Background: Mali is one of the most important livestock producers of the Sahel region of Africa. A high frequency of bovine tuberculosis (BTB) has been reported but surveillance and control schemes are restricted to abattoir inspections only. The objective of this study was to conduct, for the first time, molecular characterisation of Mycobacterium bovis strains isolated from cattle slaughtered at the Bamako abattoir. Of 3330 animals screened only 60 exhibited gross visible lesions. From these animals, twenty strains of M. bovis were isolated and characterised by spoligotyping.

Results: Organ lesions typical of BTB were most often detected in the liver, followed by the lung and the peritoneum. M. bovis was isolated from 20 animals and 7 different spoligotypes were observed among these 20 strains; three of the patterns had not been previously reported.
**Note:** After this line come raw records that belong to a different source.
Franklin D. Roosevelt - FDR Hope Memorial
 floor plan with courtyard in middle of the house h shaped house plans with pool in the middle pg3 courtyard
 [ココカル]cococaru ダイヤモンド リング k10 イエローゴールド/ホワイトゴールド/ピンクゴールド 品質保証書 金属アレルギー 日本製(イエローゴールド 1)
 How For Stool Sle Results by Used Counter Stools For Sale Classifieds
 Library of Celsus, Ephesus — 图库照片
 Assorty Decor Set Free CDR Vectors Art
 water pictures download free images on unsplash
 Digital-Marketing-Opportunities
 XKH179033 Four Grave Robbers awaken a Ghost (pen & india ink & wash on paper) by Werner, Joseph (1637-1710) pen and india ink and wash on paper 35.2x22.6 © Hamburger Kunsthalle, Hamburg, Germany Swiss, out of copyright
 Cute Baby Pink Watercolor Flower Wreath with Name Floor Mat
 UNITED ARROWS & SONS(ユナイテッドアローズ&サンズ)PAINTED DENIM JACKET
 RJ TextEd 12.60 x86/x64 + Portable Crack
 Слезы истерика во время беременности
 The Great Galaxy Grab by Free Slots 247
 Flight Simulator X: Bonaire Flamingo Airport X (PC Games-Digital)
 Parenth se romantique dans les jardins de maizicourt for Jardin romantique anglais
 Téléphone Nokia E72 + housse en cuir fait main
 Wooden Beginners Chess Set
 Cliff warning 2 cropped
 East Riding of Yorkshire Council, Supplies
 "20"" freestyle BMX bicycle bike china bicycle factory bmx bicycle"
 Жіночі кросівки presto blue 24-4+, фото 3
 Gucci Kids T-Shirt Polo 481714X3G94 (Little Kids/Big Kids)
Spoligotype patterns from thirteen of the strains lacked spacer 30, a characteristic common in strains of M. bovis found in Chad, Cameroon and Nigeria. However, unlike the other three Central African countries, the majority of spoligotype patterns observed in Mali also lacked spacer 6. Of the remaining seven strains, six had spoligotype patterns identical to strains commonly isolated in France and Spain.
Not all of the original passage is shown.